Dutch civil service pension giant ABP says it was among the buyers of Belgium’s inaugural sovereign green bond.
The €409bn fund has announced it invested €360m in 15-year green bonds from the Belgian state, which aims to use the proceeds to combat climate change.
The 1.25%, €4.5bn issue matures on April 22 2033, according to the Belgian Debt Agency. Belgium is rated Aa3/AA/AA-. Belgian sovereign bonds are known as OLOs (Obligation Linéaire).
The agency said that joint leads and book runners were Barclays, BNP Paribas Fortis, Crédit Agricole CIB, ING and JP Morgan. The co-lead group comprised Citi, KBC Bank, Morgan Stanley, Nomura International and SG CIB. The selling group was ABN-Amro, Belfius, Rabobank and Scotia Capital.
The Green OLO framework was presented to the investor community recently with a pan-European roadshow.In July last year ABP invested more than €100m in French sustainable transport bonds from rail company SNCF Réseau.

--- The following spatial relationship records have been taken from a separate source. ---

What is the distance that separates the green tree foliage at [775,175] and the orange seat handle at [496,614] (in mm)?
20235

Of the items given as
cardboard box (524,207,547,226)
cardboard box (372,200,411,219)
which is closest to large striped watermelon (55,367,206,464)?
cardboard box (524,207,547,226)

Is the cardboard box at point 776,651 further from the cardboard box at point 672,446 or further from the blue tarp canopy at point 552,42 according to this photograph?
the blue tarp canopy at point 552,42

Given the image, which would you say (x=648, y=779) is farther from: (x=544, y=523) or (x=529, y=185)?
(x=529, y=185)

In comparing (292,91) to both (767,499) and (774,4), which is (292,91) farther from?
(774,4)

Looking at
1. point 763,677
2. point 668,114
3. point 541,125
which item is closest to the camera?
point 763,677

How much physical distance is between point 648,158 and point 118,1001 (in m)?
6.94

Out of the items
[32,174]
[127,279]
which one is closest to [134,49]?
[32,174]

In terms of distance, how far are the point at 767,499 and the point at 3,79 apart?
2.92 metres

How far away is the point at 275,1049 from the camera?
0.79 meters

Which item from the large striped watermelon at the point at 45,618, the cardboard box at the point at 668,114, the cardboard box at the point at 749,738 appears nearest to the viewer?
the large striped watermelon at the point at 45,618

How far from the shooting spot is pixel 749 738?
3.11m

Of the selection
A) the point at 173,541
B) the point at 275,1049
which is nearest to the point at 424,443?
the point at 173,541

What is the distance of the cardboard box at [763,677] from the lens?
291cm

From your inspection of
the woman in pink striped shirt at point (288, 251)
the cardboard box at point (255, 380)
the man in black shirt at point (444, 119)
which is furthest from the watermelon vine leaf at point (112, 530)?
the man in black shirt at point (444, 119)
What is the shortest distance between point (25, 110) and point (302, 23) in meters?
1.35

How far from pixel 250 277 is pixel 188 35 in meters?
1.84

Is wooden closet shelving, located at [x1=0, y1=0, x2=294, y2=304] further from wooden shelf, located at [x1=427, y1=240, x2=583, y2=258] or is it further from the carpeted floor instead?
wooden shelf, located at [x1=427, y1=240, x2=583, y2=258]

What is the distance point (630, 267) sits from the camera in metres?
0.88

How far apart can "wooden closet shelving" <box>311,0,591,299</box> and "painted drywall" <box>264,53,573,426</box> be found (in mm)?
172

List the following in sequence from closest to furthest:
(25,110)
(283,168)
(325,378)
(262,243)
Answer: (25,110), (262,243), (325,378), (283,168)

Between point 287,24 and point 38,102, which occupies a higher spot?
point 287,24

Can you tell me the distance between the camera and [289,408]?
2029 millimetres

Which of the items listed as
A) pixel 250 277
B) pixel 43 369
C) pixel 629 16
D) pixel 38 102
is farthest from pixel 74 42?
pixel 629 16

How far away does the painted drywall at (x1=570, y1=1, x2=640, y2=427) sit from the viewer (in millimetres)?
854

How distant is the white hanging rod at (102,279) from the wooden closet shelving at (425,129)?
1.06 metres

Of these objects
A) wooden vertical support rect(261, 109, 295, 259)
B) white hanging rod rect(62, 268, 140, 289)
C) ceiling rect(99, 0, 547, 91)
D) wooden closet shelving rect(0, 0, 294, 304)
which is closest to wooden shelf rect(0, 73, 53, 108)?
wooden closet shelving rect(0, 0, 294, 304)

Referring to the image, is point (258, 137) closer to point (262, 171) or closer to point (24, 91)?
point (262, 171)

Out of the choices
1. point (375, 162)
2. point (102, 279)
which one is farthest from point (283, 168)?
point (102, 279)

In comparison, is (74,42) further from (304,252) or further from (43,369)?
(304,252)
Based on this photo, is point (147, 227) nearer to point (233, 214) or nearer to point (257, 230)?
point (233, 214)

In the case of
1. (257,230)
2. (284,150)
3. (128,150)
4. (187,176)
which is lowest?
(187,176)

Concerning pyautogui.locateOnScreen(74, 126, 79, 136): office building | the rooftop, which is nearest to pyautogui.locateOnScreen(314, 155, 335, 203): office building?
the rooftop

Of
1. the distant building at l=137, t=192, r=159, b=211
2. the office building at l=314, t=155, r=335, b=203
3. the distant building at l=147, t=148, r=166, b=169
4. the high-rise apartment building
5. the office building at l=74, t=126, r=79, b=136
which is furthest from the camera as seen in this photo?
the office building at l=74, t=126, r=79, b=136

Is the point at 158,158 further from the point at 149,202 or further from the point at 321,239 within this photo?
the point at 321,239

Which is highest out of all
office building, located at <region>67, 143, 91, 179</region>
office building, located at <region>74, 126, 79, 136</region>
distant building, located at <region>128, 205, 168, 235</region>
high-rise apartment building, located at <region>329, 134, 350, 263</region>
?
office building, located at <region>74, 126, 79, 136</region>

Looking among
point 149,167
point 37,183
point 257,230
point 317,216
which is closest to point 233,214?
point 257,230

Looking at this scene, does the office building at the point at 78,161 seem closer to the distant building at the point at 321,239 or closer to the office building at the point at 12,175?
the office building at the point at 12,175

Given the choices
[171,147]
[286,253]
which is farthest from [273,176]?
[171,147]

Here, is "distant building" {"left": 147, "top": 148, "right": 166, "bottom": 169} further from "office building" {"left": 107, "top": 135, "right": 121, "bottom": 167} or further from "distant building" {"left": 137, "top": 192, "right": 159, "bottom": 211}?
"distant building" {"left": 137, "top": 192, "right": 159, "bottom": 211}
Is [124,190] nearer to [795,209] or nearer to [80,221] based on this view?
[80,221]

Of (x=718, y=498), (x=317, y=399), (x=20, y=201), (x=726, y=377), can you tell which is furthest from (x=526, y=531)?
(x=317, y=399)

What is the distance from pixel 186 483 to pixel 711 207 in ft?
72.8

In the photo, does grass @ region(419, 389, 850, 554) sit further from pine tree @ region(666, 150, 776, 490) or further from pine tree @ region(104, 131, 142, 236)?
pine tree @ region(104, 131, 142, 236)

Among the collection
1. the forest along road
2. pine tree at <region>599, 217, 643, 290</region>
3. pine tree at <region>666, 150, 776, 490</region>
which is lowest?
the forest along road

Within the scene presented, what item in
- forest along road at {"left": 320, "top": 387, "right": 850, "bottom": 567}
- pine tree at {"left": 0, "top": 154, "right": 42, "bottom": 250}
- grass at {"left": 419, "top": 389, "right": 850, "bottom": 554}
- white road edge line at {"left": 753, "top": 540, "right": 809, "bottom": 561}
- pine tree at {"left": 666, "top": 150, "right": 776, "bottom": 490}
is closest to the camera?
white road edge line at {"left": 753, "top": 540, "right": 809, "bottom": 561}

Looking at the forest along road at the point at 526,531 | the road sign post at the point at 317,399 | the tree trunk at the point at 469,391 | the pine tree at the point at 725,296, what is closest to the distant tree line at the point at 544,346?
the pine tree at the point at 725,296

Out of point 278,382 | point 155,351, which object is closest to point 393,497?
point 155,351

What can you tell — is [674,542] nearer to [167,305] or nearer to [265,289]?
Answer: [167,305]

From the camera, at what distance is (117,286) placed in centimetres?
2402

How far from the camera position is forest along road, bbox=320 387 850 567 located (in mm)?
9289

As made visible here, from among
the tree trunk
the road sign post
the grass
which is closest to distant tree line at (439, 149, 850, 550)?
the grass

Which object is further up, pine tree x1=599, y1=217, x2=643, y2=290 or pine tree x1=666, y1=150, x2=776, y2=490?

Separately, the Madrid stock exchange, the Bolsa de Madrid, said it has admitted new 10-year sustainable bonds worth €1bn issued by the Madrid regional government. Their annual coupon, or interest rate, is 1.773%.
BBVA, Barclays, HSBC, ING and Santander were Joint Bookrunners, the exchange said – adding this is the third issue of sustainable bonds of the Madrid region to be admitted to trading on BME´s Fixed Income market in the last two years, amounting to €1.7bn in all.
It went on to say that the new bond is issued within the framework of the United Nations’ Sustainable Development Goals that includes use of funds for projects on health, education, social services, promotion of employment, public transport and housing.